MINOR: bind-conf: support a new shards value: "by-group"

Setting "shards by-group" will create one shard per thread group. This
can often be a reasonable tradeoff between a single one that can be
suboptimal on CPUs with many cores, and too many that will eat a lot
of file descriptors. It was shown to provide good results on a 224
thread machine, with a distribution that was even smoother than the
system's since here it can take into account the number of connections
per thread in the group. Depending on how popular it becomes, it could
even become the default setting in a future version.
diff --git a/doc/configuration.txt b/doc/configuration.txt
index 1996d73..3adab34 100644
--- a/doc/configuration.txt
+++ b/doc/configuration.txt
@@ -15141,7 +15141,7 @@
   See https://www.rfc-editor.org/rfc/rfc9000.html#section-8.1.2 for more
   information about QUIC retry.
 
-shards <number> | by-thread
+shards <number> | by-thread | by-group
   In multi-threaded mode, on operating systems supporting multiple listeners on
   the same IP:port, this will automatically create this number of multiple
   identical listeners for the same line, all bound to a fair share of the number
@@ -15157,7 +15157,11 @@
   thread).
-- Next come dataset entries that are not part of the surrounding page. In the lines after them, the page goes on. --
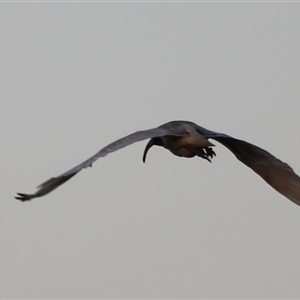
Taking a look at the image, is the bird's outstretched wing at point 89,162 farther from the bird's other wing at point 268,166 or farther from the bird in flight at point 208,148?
the bird's other wing at point 268,166

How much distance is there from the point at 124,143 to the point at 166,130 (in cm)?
134

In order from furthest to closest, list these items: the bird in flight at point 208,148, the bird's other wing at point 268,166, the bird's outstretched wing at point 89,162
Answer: the bird's other wing at point 268,166 < the bird in flight at point 208,148 < the bird's outstretched wing at point 89,162

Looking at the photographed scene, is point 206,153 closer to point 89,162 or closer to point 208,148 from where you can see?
point 208,148

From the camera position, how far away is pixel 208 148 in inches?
344

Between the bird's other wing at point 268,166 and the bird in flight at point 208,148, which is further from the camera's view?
the bird's other wing at point 268,166

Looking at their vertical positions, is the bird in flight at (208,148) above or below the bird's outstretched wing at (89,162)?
above

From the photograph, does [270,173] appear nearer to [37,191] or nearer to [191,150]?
[191,150]

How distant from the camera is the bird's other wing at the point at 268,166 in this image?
30.3ft

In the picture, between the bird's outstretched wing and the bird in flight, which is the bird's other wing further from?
the bird's outstretched wing

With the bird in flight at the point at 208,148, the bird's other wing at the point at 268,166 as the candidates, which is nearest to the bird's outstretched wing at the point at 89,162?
the bird in flight at the point at 208,148

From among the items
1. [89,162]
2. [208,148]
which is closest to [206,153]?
[208,148]

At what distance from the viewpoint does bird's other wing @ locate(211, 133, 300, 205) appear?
30.3 feet

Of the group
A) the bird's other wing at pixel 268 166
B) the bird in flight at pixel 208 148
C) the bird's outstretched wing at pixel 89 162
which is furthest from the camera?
the bird's other wing at pixel 268 166

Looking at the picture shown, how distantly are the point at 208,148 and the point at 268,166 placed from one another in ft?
3.98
The special "by-thread" value also creates as many shards as there
   are threads on the "bind" line. Since the system will evenly distribute the
   incoming traffic between all these shards, it is important that this number
-  is an integral divisor of the number of threads.
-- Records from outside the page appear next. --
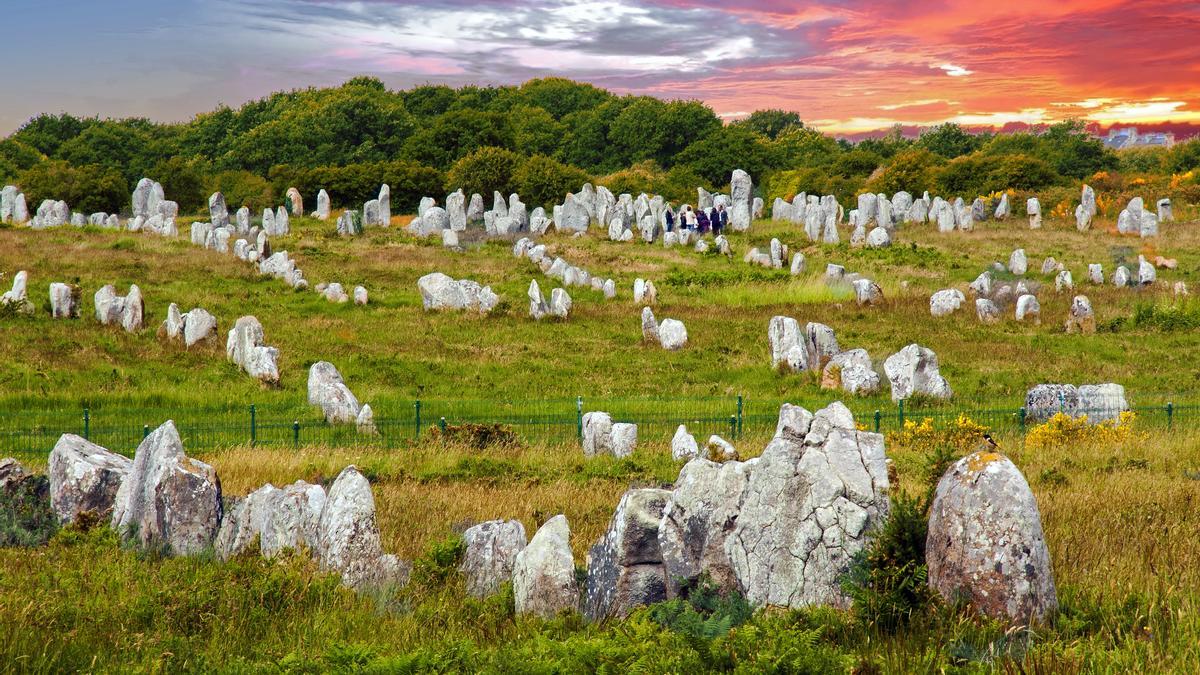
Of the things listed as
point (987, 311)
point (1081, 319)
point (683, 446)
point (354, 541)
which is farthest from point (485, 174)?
point (354, 541)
+  is an integral divisor of the number of threads. Alternately, the other
+  special value "by-group" will create one shard per thread group. This can
+  be useful when dealing with many threads and not wanting to create too many
+  sockets. The load distribution will be a bit less optimal but the contention
+  (especially in the system) will still be lower than with a single socket.
 
 ssl
   This setting is only available when support for OpenSSL was built in. It
diff --git a/src/cfgparse.c b/src/cfgparse.c
index aba342d..a978721 100644
--- a/src/cfgparse.c
+++ b/src/cfgparse.c
@@ -2972,9 +2972,11 @@
 				shards = bind_conf->settings.shards;
 				todo = thread_set_count(&bind_conf->thread_set);
 
-				/* special values: -1 = "by-thread" */
+				/* special values: -1 = "by-thread", -2 = "by-group" */
 				if (shards == -1)
 					shards = todo;
+				else if (shards == -2)
+					shards = my_popcountl(bind_conf->thread_set.grps);
 
 				/* no more shards than total threads */
 				if (shards > todo)
diff --git a/src/listener.c b/src/listener.c
index ce7f569..5fe714b 100644
--- a/src/listener.c
+++ b/src/listener.c
@@ -1854,7 +1854,7 @@
 	return 0;
 }
 
-/* parse the "shards" bind keyword. Takes an integer or "by-thread" */
+/* parse the "shards" bind keyword. Takes an integer, "by-thread", or "by-group" */
 static int bind_parse_shards(char **args, int cur_arg, struct proxy *px, struct bind_conf *conf, char **err)
 {
 	int val;
@@ -1866,6 +1866,8 @@
 
 	if (strcmp(args[cur_arg + 1], "by-thread") == 0) {
 		val = -1; /* -1 = "by-thread", will be fixed in check_config_validity() */
+	} else if (strcmp(args[cur_arg + 1], "by-group") == 0) {
+		val = -2; /* -2 = "by-group", will be fixed in check_config_validity() */
 	} else {
 		val = atol(args[cur_arg + 1]);
 		if (val < 1 || val > MAX_THREADS) {